On the 8th of march, it was international women’s day 2022. In light of the day, the UK government (Minister for women, Baroness Stedman Scott) launched 2 pay transparency pilots. 

These initiatives are to advance women’s employment opportunities through improving transparency within the job application process surrounding salary/pay, in addition to aiding businesses in improving their gender demographics; this will encourage women to make up a larger proportion of positions.  

Closing the salary gap 

Within this initiative, a salary range will be shown on job advertisements and applicants will not have to disclose their salary history- this should not be asked about during recruitment. This combined will help women to negotiate their salary expectations without their gender affecting the range they are offered or their history influencing an employer’s decision on how much their ability is worth.  

Getting women back into STEM  

STEM refers to science, technology, engineering and math. Careers in such fields are male dominated which arguably stems from institutionalised sexism. Historically, in education boys and girls are pushed towards specific subject choices- where boys are in the direction of subjects like science, technology, engineering and maths. This essentially places and invisible/ psychological barrier in front of women, preventing them from even having the thought of perusing careers in these realms of the working world.  It teaches society form a young age that specific fields of work are gendered. This makes it hard to pursue STEM careers as it is ingrained into society that these are stereotypically masculine occupations. This initiative seeks to help women with exactly this, so they can reject outdated norms and values surrounding gender bound rules.   

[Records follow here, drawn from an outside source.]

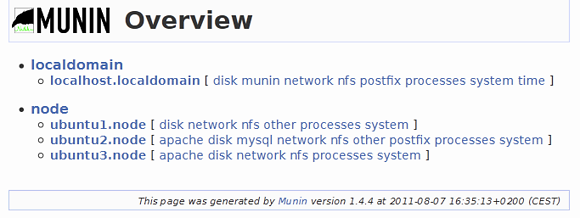 Munin: elenco dei nodi che si stanno monitorando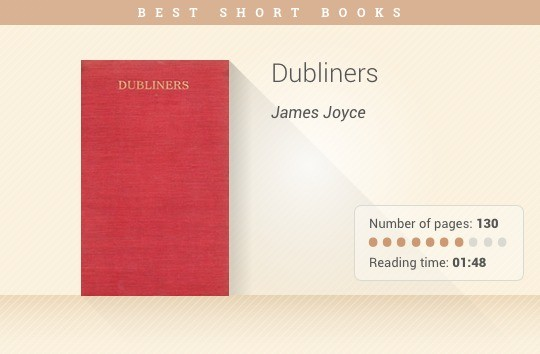 Best short books - Dubliners - James Joyce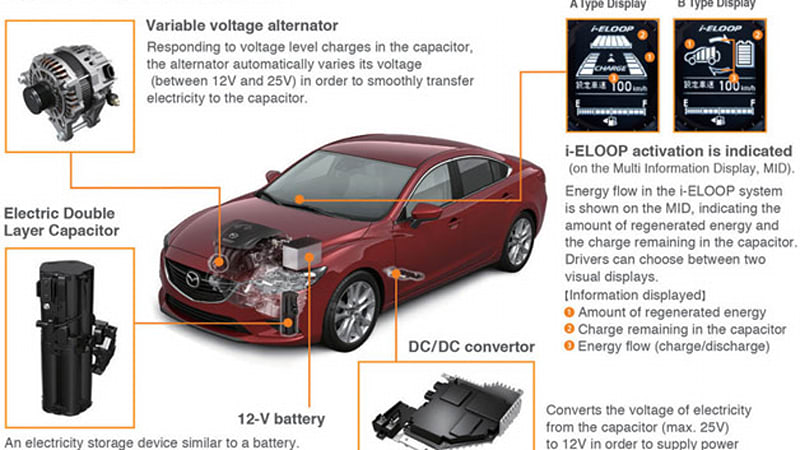Even Before Mazda Unveiled The 2014 Mazda6, It Had Introduced Its  Innovative, Non Hybrid I Eloop (Intelligent Energy Loop) Brake Regeneration  System.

How employers can support the pilots: 

  • Be sure to disclose the salary range on job advertisements 
  • If you are recruiting, do not ask about previous salary/wage 
  • Do not ask questions surrounding family planning. In recruitment this is important as it is sexist to not give the job to the best candidate based on plans to have children. Similarly, you should give promotions to the best candidate, without unconscious bias due to pregnancy plans.